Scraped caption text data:
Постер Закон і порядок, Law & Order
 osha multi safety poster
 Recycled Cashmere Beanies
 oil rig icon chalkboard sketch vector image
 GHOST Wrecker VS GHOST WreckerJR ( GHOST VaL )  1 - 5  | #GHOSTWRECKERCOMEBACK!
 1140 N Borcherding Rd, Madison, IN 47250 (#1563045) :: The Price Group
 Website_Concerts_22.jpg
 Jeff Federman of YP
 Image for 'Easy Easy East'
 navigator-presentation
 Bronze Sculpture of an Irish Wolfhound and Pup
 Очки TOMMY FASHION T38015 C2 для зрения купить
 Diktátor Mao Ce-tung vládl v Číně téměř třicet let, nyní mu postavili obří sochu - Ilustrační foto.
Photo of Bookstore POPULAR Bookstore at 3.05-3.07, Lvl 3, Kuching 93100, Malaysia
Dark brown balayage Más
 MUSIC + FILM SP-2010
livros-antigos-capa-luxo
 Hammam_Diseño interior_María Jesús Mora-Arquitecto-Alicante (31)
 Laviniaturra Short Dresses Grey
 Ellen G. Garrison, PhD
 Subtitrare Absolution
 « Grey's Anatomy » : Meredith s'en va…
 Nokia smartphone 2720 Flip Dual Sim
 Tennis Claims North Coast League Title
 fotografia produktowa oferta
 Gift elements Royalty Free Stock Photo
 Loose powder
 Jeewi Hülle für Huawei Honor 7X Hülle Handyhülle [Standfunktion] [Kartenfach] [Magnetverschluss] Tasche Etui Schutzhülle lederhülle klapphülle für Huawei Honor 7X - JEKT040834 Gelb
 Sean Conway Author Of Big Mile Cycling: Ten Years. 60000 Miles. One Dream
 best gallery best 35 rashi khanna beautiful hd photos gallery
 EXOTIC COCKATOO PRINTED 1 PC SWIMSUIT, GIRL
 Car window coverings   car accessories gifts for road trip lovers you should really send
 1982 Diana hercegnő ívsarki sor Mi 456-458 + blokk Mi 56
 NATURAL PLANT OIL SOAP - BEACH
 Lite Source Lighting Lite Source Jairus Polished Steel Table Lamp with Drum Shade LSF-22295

* [Instructions to follow]
Look through the data above and return exactly the lines from the one that contains "Diktátor Mao Ce-tung" to the one that contains "NATURAL PLANT OIL SOAP - BEACH", inclusive, with nothing else.

* [Exercise answer]
 Diktátor Mao Ce-tung vládl v Číně téměř třicet let, nyní mu postavili obří sochu - Ilustrační foto.
Photo of Bookstore POPULAR Bookstore at 3.05-3.07, Lvl 3, Kuching 93100, Malaysia
Dark brown balayage Más
 MUSIC + FILM SP-2010
livros-antigos-capa-luxo
 Hammam_Diseño interior_María Jesús Mora-Arquitecto-Alicante (31)
 Laviniaturra Short Dresses Grey
 Ellen G. Garrison, PhD
 Subtitrare Absolution
 « Grey's Anatomy » : Meredith s'en va…
 Nokia smartphone 2720 Flip Dual Sim
 Tennis Claims North Coast League Title
 fotografia produktowa oferta
 Gift elements Royalty Free Stock Photo
 Loose powder
 Jeewi Hülle für Huawei Honor 7X Hülle Handyhülle [Standfunktion] [Kartenfach] [Magnetverschluss] Tasche Etui Schutzhülle lederhülle klapphülle für Huawei Honor 7X - JEKT040834 Gelb
 Sean Conway Author Of Big Mile Cycling: Ten Years. 60000 Miles. One Dream
 best gallery best 35 rashi khanna beautiful hd photos gallery
 EXOTIC COCKATOO PRINTED 1 PC SWIMSUIT, GIRL
 Car window coverings   car accessories gifts for road trip lovers you should really send
 1982 Diana hercegnő ívsarki sor Mi 456-458 + blokk Mi 56
 NATURAL PLANT OIL SOAP - BEACH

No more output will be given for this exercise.